#### WORK INSTRUCTION:
Report only the number of lines in the records that contain the word "appmate".

#### SUPPLIED DATA:
BEGIN

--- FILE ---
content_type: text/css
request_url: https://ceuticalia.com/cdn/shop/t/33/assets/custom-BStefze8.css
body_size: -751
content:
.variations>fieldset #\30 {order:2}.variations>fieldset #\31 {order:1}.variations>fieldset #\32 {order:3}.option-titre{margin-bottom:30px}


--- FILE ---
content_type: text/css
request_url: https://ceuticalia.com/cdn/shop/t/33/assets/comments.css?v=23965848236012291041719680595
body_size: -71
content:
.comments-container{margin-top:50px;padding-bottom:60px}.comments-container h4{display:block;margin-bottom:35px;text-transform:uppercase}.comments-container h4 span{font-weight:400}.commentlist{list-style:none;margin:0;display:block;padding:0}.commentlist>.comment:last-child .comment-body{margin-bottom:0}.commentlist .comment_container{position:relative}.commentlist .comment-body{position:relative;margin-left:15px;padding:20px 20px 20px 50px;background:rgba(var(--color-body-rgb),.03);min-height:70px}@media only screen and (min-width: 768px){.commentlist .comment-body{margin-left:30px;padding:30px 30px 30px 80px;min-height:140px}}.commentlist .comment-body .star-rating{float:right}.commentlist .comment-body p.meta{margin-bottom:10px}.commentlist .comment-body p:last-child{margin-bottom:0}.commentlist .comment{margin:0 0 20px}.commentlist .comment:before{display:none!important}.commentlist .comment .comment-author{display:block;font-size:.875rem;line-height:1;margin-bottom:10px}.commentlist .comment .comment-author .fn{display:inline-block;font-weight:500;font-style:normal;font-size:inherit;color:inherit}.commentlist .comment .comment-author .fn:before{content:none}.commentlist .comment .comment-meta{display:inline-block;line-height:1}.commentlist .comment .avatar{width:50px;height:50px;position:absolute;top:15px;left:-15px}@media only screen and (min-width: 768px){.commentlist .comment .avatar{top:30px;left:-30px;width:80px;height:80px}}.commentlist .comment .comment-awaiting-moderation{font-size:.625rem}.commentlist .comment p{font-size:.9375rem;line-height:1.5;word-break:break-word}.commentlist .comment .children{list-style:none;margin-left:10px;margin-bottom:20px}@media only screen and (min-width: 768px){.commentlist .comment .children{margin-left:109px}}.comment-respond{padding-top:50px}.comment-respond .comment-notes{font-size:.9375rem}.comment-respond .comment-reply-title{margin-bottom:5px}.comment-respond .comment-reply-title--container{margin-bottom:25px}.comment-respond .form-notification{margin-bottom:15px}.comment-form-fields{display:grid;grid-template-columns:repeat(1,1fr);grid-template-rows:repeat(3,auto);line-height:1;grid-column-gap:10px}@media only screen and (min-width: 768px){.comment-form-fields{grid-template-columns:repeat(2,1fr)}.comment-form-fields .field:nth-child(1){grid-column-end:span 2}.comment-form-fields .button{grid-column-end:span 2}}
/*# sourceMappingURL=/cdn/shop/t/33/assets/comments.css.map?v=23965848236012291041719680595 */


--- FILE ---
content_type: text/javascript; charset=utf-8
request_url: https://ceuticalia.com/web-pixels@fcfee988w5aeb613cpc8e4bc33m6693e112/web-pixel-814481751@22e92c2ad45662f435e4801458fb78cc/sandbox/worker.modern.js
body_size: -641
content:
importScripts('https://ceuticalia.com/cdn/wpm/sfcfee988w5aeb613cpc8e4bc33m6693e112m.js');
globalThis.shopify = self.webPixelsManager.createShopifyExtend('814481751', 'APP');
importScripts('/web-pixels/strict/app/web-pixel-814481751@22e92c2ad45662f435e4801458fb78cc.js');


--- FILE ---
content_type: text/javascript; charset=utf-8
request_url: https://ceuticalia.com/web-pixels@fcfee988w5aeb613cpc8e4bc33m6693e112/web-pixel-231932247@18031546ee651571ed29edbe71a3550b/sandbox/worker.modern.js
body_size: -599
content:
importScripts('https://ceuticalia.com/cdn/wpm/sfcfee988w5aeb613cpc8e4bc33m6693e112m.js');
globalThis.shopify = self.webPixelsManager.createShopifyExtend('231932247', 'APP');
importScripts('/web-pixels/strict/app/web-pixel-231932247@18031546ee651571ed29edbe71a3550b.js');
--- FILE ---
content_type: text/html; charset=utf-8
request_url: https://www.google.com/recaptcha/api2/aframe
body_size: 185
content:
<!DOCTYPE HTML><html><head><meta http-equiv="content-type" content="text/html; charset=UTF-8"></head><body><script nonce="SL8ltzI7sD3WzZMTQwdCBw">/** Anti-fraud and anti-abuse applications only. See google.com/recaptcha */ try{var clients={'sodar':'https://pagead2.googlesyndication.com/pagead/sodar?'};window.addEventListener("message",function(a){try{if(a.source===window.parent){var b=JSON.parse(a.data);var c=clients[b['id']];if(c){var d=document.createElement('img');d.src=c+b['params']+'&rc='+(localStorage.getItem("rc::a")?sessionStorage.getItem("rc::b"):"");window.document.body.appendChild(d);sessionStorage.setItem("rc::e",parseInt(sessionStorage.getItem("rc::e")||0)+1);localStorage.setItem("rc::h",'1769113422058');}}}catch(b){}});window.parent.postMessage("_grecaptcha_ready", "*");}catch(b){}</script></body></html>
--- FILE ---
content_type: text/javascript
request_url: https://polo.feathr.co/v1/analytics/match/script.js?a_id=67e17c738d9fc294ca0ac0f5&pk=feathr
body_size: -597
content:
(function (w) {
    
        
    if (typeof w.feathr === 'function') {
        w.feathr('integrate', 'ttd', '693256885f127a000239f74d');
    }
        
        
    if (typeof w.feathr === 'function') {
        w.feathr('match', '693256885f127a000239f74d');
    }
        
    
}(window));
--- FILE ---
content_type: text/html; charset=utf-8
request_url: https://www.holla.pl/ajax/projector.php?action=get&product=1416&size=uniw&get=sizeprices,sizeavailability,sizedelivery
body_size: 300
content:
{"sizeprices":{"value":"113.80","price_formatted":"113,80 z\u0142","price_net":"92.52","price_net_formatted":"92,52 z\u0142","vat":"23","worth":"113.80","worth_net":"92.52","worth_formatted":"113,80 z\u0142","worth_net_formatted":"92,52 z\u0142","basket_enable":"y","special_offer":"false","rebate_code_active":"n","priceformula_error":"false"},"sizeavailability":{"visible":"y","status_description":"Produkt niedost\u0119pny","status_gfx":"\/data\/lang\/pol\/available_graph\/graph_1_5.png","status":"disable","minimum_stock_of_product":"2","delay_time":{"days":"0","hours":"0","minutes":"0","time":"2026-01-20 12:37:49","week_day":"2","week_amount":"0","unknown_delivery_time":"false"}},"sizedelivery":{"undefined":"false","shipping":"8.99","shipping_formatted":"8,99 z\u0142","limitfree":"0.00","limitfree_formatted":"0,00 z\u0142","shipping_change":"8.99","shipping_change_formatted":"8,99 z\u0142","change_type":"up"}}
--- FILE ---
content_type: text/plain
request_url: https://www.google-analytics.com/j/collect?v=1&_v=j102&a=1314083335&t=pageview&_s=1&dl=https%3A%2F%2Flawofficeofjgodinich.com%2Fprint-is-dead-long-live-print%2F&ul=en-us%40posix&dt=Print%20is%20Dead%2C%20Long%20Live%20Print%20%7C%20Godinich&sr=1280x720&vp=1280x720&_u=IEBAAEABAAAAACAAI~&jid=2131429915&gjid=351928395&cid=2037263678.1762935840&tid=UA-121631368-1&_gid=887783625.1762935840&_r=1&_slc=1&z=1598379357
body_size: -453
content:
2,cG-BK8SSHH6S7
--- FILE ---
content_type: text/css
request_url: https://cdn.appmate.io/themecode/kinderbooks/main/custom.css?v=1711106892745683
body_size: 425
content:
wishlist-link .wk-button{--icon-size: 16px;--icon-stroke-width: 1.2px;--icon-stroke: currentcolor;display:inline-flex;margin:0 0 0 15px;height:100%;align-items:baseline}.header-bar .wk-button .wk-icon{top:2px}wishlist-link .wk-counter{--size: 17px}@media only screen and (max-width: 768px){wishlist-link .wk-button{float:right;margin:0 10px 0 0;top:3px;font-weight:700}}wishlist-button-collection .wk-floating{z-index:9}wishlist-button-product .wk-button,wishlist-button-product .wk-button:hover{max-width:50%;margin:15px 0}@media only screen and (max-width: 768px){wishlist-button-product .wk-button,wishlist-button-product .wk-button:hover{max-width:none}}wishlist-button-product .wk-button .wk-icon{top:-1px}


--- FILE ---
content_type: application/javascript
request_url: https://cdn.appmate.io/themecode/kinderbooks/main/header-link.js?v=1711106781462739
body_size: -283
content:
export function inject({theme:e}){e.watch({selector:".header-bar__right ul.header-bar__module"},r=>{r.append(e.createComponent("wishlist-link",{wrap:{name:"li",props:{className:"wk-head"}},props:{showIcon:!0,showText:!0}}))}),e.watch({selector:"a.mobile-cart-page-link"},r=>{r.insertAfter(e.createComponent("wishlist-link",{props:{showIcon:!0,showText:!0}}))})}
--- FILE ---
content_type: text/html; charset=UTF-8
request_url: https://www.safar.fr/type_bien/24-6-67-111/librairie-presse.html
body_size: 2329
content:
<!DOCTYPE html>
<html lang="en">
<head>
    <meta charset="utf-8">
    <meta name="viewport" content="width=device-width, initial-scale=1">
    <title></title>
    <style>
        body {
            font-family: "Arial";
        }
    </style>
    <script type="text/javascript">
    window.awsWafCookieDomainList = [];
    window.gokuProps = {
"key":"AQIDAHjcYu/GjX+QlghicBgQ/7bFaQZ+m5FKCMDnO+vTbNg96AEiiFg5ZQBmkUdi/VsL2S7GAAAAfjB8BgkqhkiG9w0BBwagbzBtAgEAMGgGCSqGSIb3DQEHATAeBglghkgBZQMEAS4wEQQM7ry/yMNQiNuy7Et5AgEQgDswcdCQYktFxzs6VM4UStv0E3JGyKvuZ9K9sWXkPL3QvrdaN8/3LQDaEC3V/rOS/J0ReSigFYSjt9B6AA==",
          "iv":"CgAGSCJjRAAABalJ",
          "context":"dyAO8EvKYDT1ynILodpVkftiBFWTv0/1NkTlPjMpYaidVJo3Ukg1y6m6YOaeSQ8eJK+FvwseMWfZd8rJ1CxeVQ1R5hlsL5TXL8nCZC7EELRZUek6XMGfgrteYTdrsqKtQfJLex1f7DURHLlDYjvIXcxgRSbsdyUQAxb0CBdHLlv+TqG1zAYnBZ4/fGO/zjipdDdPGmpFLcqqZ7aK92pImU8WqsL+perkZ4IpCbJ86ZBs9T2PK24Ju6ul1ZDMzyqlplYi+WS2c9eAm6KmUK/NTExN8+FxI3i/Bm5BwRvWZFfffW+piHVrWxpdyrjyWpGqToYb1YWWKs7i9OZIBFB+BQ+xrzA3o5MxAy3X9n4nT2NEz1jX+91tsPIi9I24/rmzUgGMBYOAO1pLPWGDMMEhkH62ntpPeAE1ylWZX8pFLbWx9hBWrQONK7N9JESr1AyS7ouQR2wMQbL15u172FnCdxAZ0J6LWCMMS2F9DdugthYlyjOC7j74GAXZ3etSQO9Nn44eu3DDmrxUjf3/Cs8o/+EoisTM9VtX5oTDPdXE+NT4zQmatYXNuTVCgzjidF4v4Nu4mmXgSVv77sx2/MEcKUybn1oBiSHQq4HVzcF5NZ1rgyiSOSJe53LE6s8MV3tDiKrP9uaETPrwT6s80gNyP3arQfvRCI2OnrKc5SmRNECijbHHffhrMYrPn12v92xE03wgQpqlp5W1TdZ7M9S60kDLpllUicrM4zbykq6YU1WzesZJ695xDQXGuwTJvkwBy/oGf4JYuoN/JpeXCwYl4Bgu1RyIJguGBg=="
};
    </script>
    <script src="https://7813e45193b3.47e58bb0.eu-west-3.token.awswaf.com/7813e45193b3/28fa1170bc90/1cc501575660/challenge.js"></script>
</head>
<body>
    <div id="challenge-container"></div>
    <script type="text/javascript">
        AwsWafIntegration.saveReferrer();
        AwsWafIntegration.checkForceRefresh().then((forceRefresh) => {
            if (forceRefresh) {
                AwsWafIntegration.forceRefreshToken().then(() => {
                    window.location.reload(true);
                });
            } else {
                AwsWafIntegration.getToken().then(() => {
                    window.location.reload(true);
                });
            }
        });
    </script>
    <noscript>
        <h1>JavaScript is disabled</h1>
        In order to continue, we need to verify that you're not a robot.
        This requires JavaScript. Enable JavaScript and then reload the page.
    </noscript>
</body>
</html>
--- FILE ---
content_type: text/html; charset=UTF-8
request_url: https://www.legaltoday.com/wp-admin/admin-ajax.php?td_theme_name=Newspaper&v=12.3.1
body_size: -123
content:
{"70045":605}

END

#### RESULT:
2